Khartoum : opprobre et disgrâce

Afriquecentrale.info

Afriquecentrale.info, 11 Septembre 2006

Le secrétaire général de l’Onu, Kofi Annan, a condamné lundi devant le Conseil de sécurité les nouvelles violences au Darfour, notamment le recours aux bombardements aériens par les forces gouvernementales, en violation des accords de paix existants.

Lors d’un débat public, les membres du Conseil ont exprimé leur exaspération devant la persistance du refus du gouvernement soudanais d’autoriser le déploiement d’une force de l’Onu au Darfour pour aider à stabiliser la province et protéger les civils.

Affirmant que "la tragédie du Darfour a atteint un moment critique" et "mérite toute l’attention du Conseil et une action urgente", M. Annan a dénoncé la reprise des combats, en particulier dans le nord du Darfour, entre factions rebelles.

"Des milliers de forces gouvernementales ont été déployées dans ce secteur, en claire violation de l’accord de paix du Darfour", signé en mai dernier entre Khartoum et une partie des rebelles, a-t-il déploré.

"Pire encore, la zone a subi de nouveaux bombardements aériens. Je condamne fermement cette escalade. Le gouvernement doit cesser son offensive immédiatement et s’abstenir de tout acte similaire", a-t-il ajouté.

Rappelant la "responsabilité sacrée" du gouvernement de protéger sa propre population, M. Annan l’a de nouveau averti qu’il serait "tenu responsable" de toute nouvelle catastrophe humanitaire au Darfour.

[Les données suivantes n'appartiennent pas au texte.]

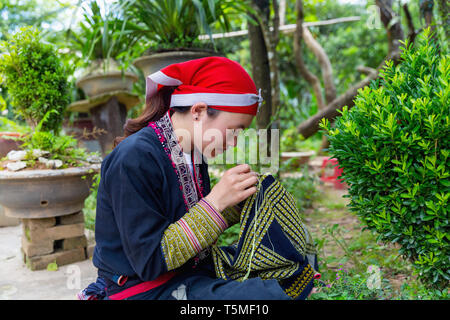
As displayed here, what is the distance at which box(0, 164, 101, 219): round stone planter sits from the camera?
298cm

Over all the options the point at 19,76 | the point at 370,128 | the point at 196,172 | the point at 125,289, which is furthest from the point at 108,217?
the point at 19,76

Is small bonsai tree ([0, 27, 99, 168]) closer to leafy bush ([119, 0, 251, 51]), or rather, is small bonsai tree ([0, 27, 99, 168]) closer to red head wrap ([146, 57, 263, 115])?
leafy bush ([119, 0, 251, 51])

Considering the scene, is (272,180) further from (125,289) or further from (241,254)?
(125,289)

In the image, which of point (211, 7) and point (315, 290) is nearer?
point (315, 290)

"Il subira l’opprobre et la disgrâce aux yeux de toute l’Afrique et de la communauté mondiale. De plus, ni ceux qui décident d’une telle politique, ni ceux qui la mettent en oeuvre ne doivent s’imaginer qu’ils ne devront pas rendre des comptes", a-t-il souligné.

Plusieurs délégations ont dénoncé ce qu’elles considèrent comme l’"intransigeance" de Khartoum et souligné l’inquiétude que suscite l’envoi de renforts militaires soudanais au Darfour, en proie depuis plus de trois ans à une guerre civile qui a fait jusqu’à 300.000 morts et 2,5 millions de déplacés.

Elles ont appelé le gouvernement soudanais à revenir sur sa position résolument hostile à la résolution 1706, qui prévoit le transfert à une force de l’Onu d’un maximum de 20.000 hommes des responsabilités de l’actuelle force de l’Union africaine (UA), sous-financée et mal équipée.

Le Soudan, tout en rejetant "catégoriquement" la résolution 1706, s’est dit prêt samedi à poursuivre le dialogue avec la communauté internationale.

Des représentants de l’UA, de la Ligue arabe et de l’Organisation de la conférence islamique (OIC) ont participé au débat au Conseil de sécurité.